→ Task to complete
Retype the stretch of the material from the line containing "Which of point" through its end, keeping every character the same.

* start Data records *

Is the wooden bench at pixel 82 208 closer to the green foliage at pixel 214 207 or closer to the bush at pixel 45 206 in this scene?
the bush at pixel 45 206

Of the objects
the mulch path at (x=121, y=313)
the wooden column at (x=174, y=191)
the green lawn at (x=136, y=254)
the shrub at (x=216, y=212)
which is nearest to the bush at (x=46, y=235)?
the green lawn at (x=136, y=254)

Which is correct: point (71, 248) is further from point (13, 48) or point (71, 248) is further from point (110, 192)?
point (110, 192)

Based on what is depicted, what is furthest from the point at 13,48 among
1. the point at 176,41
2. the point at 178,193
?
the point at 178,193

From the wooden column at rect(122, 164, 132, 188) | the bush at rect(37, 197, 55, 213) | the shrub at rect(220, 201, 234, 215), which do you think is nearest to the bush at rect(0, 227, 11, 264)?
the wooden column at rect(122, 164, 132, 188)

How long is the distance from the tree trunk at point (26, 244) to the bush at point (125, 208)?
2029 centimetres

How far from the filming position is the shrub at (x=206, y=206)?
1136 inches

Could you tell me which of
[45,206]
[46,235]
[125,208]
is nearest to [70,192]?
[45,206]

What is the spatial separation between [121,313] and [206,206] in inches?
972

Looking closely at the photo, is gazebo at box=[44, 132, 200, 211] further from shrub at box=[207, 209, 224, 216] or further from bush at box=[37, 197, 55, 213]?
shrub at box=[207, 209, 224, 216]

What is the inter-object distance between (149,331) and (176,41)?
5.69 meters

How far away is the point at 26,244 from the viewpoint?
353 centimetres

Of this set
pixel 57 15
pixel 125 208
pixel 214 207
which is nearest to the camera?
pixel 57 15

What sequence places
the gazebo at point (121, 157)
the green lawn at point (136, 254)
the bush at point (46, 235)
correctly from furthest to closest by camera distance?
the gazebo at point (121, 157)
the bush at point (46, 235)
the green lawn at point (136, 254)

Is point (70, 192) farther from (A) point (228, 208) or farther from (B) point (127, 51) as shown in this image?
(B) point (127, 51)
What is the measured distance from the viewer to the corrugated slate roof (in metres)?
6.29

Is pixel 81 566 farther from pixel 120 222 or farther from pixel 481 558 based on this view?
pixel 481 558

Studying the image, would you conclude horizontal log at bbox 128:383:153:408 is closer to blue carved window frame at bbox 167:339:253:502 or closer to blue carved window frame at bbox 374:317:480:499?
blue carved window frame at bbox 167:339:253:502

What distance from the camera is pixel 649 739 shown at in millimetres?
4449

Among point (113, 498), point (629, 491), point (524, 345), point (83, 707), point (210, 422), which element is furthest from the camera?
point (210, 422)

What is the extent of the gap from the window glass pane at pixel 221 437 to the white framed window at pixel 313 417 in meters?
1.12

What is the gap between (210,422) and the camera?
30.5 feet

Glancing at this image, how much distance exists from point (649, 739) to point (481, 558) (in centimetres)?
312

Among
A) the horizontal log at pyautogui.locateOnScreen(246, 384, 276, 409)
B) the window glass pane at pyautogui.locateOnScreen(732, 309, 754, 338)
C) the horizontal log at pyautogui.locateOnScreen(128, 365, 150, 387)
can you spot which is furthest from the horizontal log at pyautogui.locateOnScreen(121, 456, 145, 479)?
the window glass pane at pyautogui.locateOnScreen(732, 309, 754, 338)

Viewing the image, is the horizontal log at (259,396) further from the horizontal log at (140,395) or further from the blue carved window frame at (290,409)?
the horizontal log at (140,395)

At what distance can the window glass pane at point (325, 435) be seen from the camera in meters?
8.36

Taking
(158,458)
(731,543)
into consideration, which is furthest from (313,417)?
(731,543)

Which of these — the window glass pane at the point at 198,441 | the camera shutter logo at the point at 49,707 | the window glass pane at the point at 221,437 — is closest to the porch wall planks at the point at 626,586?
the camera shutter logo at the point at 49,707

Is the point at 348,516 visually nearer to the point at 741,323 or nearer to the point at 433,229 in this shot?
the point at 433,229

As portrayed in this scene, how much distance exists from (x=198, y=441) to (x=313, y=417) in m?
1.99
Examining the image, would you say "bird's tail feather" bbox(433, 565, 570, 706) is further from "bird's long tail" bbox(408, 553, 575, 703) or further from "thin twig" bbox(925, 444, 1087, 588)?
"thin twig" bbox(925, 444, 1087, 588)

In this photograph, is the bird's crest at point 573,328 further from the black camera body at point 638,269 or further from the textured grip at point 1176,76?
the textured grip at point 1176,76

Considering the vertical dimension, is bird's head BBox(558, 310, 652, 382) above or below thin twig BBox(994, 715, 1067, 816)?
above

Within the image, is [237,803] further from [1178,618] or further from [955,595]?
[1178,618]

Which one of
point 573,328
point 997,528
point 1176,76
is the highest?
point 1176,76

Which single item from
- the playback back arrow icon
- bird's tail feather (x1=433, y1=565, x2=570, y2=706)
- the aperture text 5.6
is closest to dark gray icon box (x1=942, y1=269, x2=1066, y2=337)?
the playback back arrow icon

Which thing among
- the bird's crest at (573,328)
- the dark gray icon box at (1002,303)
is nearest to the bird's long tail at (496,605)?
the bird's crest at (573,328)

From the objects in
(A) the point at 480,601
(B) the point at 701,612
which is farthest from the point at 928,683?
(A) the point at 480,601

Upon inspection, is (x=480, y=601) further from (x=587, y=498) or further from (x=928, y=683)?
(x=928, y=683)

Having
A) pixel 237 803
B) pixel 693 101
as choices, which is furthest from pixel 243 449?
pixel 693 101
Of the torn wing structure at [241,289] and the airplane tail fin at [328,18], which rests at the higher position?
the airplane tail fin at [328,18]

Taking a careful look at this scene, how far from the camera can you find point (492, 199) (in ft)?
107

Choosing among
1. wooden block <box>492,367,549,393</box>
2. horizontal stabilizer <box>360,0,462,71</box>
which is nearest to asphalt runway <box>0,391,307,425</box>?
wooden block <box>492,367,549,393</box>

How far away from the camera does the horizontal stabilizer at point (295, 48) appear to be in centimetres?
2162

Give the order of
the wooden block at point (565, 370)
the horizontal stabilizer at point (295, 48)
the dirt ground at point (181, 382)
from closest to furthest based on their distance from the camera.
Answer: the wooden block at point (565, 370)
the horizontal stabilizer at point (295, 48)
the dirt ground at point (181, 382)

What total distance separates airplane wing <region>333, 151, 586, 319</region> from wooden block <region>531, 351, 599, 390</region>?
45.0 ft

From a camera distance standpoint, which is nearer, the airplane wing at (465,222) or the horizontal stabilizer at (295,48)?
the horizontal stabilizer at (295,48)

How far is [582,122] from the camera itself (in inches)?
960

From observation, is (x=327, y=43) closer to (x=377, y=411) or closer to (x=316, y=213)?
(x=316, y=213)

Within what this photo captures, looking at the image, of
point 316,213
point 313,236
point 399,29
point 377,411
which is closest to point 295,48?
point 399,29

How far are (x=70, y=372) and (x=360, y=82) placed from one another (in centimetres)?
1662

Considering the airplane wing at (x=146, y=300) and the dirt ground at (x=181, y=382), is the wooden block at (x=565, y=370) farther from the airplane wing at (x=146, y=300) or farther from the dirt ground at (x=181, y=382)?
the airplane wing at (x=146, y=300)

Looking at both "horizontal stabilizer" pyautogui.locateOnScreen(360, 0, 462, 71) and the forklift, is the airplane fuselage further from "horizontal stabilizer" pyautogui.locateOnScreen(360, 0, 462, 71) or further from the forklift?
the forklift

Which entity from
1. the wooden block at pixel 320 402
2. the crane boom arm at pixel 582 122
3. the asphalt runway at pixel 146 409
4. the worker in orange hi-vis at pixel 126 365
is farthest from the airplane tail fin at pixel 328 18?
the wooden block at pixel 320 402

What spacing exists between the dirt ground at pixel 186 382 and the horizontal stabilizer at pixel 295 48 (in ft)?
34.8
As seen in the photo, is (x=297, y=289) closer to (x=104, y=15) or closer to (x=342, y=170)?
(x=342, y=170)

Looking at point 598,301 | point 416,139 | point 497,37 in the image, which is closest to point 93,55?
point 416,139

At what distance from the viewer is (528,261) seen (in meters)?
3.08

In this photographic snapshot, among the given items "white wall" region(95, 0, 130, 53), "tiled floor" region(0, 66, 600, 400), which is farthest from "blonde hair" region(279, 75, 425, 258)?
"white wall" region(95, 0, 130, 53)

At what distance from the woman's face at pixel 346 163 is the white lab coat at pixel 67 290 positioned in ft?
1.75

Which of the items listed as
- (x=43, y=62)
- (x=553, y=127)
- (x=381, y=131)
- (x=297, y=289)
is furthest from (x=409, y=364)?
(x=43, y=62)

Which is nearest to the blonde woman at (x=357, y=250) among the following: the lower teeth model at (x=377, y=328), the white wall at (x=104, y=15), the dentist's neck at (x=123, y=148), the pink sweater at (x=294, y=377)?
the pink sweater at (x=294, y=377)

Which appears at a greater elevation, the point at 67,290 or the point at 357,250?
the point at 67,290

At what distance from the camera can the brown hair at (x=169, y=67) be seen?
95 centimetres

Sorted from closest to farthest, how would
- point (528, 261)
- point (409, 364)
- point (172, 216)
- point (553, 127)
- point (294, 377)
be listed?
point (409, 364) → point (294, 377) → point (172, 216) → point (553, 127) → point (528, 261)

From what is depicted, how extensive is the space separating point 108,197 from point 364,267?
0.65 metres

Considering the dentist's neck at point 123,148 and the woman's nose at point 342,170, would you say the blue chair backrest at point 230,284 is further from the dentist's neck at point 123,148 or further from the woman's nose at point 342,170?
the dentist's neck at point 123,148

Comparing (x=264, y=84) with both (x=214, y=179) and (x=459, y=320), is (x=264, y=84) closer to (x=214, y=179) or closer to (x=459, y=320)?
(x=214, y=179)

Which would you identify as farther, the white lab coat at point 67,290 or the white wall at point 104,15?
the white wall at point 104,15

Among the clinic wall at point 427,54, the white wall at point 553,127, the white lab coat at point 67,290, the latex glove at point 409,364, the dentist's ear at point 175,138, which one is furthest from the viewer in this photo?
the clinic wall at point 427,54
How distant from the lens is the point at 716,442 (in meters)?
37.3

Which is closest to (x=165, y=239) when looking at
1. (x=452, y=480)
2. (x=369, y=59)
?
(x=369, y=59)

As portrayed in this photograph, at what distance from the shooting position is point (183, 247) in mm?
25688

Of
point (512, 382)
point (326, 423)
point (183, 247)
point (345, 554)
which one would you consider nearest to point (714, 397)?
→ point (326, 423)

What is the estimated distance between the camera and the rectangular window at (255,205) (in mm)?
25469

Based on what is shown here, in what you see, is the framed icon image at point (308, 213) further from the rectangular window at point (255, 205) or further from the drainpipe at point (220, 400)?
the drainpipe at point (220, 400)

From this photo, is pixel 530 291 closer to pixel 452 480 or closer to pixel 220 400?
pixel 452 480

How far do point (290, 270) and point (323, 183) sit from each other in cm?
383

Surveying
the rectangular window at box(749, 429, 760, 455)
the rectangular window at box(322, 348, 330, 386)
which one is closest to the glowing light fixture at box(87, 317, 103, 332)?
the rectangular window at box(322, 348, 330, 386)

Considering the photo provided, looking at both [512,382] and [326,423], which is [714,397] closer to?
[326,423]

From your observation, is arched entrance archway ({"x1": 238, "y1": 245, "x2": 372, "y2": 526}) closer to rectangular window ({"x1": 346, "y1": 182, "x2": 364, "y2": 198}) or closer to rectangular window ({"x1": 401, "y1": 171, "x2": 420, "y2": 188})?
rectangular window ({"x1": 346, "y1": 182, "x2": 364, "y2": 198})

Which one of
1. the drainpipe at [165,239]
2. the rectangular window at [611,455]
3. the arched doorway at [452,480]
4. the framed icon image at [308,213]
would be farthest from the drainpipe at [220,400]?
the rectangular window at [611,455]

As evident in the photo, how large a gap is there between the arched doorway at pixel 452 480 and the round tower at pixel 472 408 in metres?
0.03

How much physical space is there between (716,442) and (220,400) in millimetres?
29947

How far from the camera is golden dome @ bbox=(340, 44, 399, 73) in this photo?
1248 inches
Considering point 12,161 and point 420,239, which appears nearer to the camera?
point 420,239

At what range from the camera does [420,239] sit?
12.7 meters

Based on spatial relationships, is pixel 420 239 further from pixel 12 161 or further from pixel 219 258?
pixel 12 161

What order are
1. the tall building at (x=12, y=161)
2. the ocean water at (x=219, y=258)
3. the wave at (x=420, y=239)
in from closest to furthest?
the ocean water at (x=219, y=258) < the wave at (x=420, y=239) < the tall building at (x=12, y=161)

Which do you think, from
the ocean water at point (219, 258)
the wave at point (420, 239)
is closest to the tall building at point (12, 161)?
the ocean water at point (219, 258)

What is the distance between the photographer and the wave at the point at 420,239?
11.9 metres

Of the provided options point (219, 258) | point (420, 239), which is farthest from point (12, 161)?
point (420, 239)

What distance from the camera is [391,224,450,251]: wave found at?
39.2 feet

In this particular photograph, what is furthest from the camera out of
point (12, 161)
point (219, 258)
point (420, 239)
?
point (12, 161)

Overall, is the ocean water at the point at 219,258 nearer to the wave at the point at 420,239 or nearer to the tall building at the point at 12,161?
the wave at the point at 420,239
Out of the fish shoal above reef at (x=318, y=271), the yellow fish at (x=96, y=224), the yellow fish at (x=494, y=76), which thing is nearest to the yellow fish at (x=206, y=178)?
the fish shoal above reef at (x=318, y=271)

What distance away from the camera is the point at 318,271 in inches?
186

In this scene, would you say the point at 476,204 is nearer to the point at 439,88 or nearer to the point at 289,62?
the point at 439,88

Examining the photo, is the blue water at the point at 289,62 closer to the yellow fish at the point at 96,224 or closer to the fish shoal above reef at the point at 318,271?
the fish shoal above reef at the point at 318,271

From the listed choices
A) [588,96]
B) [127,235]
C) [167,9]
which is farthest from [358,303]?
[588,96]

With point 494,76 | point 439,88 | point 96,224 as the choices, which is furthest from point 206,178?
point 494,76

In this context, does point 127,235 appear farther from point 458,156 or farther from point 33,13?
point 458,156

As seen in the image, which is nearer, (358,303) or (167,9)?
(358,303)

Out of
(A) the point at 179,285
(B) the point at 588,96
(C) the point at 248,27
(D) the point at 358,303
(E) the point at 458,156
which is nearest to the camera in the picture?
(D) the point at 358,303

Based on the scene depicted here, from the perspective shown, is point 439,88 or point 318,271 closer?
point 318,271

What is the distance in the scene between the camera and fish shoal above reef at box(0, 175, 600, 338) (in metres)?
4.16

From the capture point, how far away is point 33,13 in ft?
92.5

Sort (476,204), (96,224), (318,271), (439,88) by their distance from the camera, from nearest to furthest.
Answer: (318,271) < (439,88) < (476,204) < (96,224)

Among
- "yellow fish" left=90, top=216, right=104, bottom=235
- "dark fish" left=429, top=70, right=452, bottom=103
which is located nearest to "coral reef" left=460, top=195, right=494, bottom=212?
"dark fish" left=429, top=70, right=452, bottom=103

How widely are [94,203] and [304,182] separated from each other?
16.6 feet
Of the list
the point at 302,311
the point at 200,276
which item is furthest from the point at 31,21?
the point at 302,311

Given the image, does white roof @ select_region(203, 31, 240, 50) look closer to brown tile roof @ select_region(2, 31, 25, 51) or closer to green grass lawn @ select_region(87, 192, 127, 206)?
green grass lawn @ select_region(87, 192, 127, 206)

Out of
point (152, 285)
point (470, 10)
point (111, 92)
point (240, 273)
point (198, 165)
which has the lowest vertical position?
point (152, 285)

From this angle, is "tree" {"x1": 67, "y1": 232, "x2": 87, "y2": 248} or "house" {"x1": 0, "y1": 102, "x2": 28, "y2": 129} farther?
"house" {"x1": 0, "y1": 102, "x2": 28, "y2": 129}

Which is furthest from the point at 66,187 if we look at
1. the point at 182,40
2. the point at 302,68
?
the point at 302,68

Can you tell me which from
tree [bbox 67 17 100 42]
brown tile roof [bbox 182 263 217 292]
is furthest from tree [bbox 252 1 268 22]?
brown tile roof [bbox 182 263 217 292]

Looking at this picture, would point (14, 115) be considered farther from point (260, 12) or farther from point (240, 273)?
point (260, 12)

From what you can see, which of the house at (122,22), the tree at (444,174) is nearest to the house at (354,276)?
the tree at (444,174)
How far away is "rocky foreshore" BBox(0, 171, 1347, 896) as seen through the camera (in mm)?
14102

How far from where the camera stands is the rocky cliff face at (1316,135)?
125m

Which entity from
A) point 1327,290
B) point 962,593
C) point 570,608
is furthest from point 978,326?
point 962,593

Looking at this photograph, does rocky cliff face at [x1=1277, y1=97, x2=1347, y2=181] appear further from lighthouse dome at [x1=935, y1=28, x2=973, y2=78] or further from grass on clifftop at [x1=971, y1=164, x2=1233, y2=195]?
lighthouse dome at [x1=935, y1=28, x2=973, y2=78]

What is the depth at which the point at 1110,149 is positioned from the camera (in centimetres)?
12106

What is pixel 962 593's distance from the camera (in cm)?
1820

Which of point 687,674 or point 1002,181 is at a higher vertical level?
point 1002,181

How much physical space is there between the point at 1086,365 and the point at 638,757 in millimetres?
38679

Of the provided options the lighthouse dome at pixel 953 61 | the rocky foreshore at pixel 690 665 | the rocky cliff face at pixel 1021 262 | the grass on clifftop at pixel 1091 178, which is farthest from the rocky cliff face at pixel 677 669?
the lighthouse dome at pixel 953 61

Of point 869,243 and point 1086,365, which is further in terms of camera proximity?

* end Data records *

→ Task solution
Which of point 687,674 or point 1002,181 is at a higher vertical level?
point 1002,181

How much physical space is there between the point at 1086,365 and the point at 638,757 in millimetres?
38679

Of the provided options the lighthouse dome at pixel 953 61 | the rocky foreshore at pixel 690 665 | the rocky cliff face at pixel 1021 262 | the grass on clifftop at pixel 1091 178, which is farthest from the rocky cliff face at pixel 677 669?
the lighthouse dome at pixel 953 61

Of point 869,243 and point 1086,365, which is further in terms of camera proximity?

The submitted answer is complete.